Exercise materials.
┄┄┄┄┄┄┄┄┄┄┄┄┄┄┄┄┄┄┄┄

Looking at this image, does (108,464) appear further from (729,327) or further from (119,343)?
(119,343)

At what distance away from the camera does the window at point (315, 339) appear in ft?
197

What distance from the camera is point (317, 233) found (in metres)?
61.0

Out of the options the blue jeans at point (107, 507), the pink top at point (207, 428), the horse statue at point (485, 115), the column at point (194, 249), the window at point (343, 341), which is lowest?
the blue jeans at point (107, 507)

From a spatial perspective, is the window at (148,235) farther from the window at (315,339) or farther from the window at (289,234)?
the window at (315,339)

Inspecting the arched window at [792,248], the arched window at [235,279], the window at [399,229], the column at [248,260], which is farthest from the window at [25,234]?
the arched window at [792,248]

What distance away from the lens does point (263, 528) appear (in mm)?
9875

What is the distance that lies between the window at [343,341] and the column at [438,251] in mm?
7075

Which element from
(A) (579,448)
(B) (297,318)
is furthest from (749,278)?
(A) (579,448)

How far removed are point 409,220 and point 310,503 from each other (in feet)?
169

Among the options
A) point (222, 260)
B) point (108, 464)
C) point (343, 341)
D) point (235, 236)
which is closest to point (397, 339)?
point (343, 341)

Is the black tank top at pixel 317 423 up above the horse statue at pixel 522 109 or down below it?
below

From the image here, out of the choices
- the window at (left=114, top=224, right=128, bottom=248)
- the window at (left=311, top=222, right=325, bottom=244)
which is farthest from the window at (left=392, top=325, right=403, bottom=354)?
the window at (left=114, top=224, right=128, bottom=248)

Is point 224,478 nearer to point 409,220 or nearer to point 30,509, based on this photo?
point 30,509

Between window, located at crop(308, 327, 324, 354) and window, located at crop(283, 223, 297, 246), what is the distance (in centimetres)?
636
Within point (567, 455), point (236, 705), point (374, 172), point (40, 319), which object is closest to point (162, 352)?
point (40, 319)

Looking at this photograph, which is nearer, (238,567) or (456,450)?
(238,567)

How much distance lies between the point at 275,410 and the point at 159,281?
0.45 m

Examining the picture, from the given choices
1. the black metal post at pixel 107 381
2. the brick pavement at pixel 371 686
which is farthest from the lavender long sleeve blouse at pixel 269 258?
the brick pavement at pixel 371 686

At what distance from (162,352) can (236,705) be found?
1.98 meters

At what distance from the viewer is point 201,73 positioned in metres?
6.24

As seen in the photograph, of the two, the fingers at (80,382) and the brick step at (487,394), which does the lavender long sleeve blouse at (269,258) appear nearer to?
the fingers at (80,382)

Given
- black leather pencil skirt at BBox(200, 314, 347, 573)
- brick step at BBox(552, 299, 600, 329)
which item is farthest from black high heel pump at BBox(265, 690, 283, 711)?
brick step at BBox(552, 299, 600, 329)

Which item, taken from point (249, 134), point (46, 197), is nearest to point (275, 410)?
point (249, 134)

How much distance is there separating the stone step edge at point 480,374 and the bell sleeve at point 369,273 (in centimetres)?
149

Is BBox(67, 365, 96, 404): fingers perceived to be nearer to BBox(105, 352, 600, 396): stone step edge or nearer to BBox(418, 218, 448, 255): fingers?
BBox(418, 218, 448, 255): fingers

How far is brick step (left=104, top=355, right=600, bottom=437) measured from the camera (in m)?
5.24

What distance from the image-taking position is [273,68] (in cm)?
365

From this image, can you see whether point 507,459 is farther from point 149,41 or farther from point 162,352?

┄┄┄┄┄┄┄┄┄┄┄┄┄┄┄┄┄┄┄┄

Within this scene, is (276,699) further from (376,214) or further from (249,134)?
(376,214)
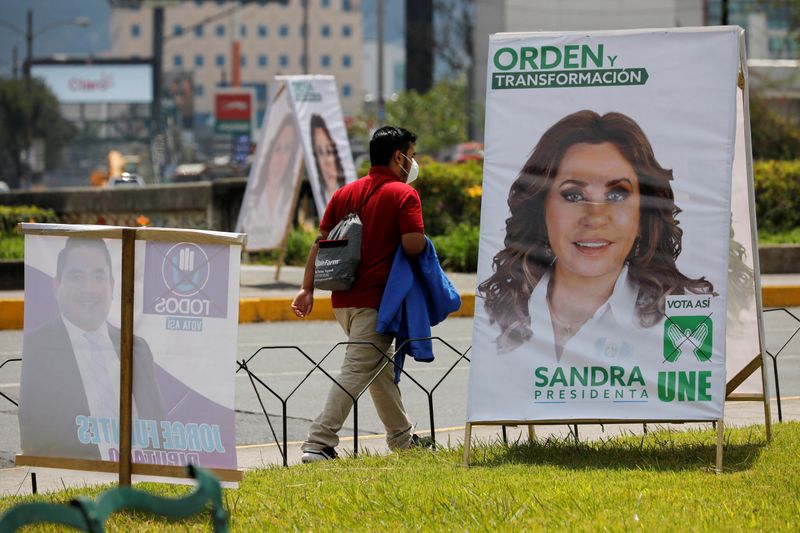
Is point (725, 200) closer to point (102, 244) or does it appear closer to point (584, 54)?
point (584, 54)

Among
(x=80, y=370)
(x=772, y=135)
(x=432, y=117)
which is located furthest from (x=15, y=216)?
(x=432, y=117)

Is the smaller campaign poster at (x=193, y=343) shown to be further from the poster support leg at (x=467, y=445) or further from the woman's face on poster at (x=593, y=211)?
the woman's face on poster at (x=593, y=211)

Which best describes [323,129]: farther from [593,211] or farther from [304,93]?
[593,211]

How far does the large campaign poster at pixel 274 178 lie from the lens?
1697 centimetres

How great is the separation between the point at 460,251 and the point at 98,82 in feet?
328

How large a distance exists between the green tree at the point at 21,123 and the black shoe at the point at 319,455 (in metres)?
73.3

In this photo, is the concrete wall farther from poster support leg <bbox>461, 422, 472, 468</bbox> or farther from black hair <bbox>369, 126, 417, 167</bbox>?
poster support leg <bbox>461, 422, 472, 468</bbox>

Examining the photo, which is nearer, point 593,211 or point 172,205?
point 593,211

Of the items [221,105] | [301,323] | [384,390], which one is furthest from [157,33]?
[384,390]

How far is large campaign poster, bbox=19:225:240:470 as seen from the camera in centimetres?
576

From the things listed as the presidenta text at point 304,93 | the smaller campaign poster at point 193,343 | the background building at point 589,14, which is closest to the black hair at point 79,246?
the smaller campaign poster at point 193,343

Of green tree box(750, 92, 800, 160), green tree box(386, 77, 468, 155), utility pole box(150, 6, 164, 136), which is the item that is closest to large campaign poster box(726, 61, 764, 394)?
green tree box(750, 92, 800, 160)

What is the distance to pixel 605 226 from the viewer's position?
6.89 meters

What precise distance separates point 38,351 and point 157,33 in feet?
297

┄┄┄┄┄┄┄┄┄┄┄┄┄┄┄┄┄┄┄┄

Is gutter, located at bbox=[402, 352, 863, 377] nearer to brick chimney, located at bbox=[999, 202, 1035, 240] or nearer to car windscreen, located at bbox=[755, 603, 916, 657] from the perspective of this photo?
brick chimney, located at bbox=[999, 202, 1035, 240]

┄┄┄┄┄┄┄┄┄┄┄┄┄┄┄┄┄┄┄┄

Description of the task. Copy out the rows between the line containing "Is BBox(67, 365, 96, 404): fingers" and the line containing "From this image, can", inclusive, exactly as they appear.

Result of the exercise.
Is BBox(67, 365, 96, 404): fingers perceived to be nearer to BBox(105, 352, 600, 396): stone step edge or nearer to BBox(418, 218, 448, 255): fingers?
BBox(418, 218, 448, 255): fingers

How far is brick step (left=104, top=355, right=600, bottom=437) measured from the camera (in m)?
5.24

What distance from the image-taking position is [273,68] (in cm)?
365

From this image, can you see whether point 507,459 is farther from point 149,41 or farther from point 162,352?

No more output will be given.